Clonal haematopoiesis in chronic ischaemic heart failure: prognostic role of clone size for DNMT3A- and TET2-driver gene mutations.

Eur Heart J 2021 01;42(3):257-265

Department of Medicine, Cardiology, Goethe University Hospital, Theodor-Stern-Kai 7, 60590 Frankfurt, Germany.

Aims: Somatic mutations of the epigenetic regulators DNMT3A and TET2 causing clonal expansion of haematopoietic cells (clonal haematopoiesis; CH) were shown to be associated with poor prognosis in chronic ischaemic heart failure (CHF). The aim of our analysis was to define a threshold of variant allele frequency (VAF) for the prognostic significance of CH in CHF.

::::::::::

## WORK INSTRUCTION A:
Answer these questions from the abstract on clonal haematopoiesis in heart failure:
(i) In which journal and year did the abstract appear?
(ii) In which city is the listed department located?
(iii) What did the analysis aim to define?
## WORK INSTRUCTION B:
Reproduce the abstract on clonal haematopoiesis in heart failure between "Clonal haematopoiesis in" and "of CH in CHF.", inclusive, and substitute "epigenetic modifiers" for "epigenetic regulators".
## WORK INSTRUCTION C:
Pick up the abstract on clonal haematopoiesis in heart failure after its final sentence and continue it.
The rows that follow are not required for any of this work.

Collected data entries
::::::::::

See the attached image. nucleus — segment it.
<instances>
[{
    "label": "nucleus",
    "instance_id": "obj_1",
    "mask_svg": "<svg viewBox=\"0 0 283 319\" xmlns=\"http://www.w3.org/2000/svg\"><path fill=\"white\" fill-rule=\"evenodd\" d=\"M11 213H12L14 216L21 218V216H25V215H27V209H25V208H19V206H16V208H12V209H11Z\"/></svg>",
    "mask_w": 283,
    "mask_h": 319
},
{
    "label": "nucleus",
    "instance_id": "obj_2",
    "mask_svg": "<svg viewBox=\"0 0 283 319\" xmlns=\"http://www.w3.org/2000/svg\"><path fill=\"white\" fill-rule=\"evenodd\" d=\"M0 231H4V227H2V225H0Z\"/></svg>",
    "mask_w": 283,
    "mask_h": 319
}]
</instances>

::::::::::

## RESPONSE BOX A:
(i) Eur Heart J, 2021
(ii) Frankfurt, Germany
(iii) A threshold of variant allele frequency (VAF) for the prognostic significance of CH in CHF

## RESPONSE BOX B:
Clonal haematopoiesis in chronic ischaemic heart failure: prognostic role of clone size for DNMT3A- and TET2-driver gene mutations.

Eur Heart J 2021 01;42(3):257-265

Department of Medicine, Cardiology, Goethe University Hospital, Theodor-Stern-Kai 7, 60590 Frankfurt, Germany.

Aims: Somatic mutations of the epigenetic modifiers DNMT3A and TET2 causing clonal expansion of haematopoietic cells (clonal haematopoiesis; CH) were shown to be associated with poor prognosis in chronic ischaemic heart failure (CHF). The aim of our analysis was to define a threshold of variant allele frequency (VAF) for the prognostic significance of CH in CHF.

## RESPONSE BOX C:
Methods And Results: We analysed bone marrow and peripheral blood-derived cells from 419 patients with CHF by error-corrected amplicon sequencing. Cut-off VAFs were optimized by maximizing sensitivity plus specificity from a time-dependent receiver operating characteristic (ROC) curve analysis from censored data. 56.2% of patients were carriers of a DNMT3A- (N = 173) or a TET2- (N = 113) mutation with a VAF >0.5%, with 59 patients harbouring mutations in both genes. Survival ROC analyses revealed an optimized cut-off value of 0.73% for TET2- and 1.15% for DNMT3A-CH-driver mutations. Five-year-mortality was 18% in patients without any detected DNMT3A- or TET2 mutation (VAF < 0.5%), 29% with only one DNMT3A- or TET2-CH-driver mutations above the respective cut-off level and 42% in patients harbouring both DNMT3A- and TET2-CH-driver mutations above the respective cut-off levels. In carriers of a DNMT3A mutation with VAF ≥ 1.15%, 5-year mortality was 31%, compared with 18% mortality in those with VAF < 1.15% (P = 0.048). Likewise, in patients with TET2 mutations, 5-year mortality was 32% with VAF ≥ 0.73%, compared with 19% mortality with VAF < 0.73% (P = 0.029).

Conclusion: The present study defines novel threshold levels for clone size caused by acquired somatic mutations in the CH-driver genes DNMT3A and TET2 that are associated with worse outcome in patients with CHF.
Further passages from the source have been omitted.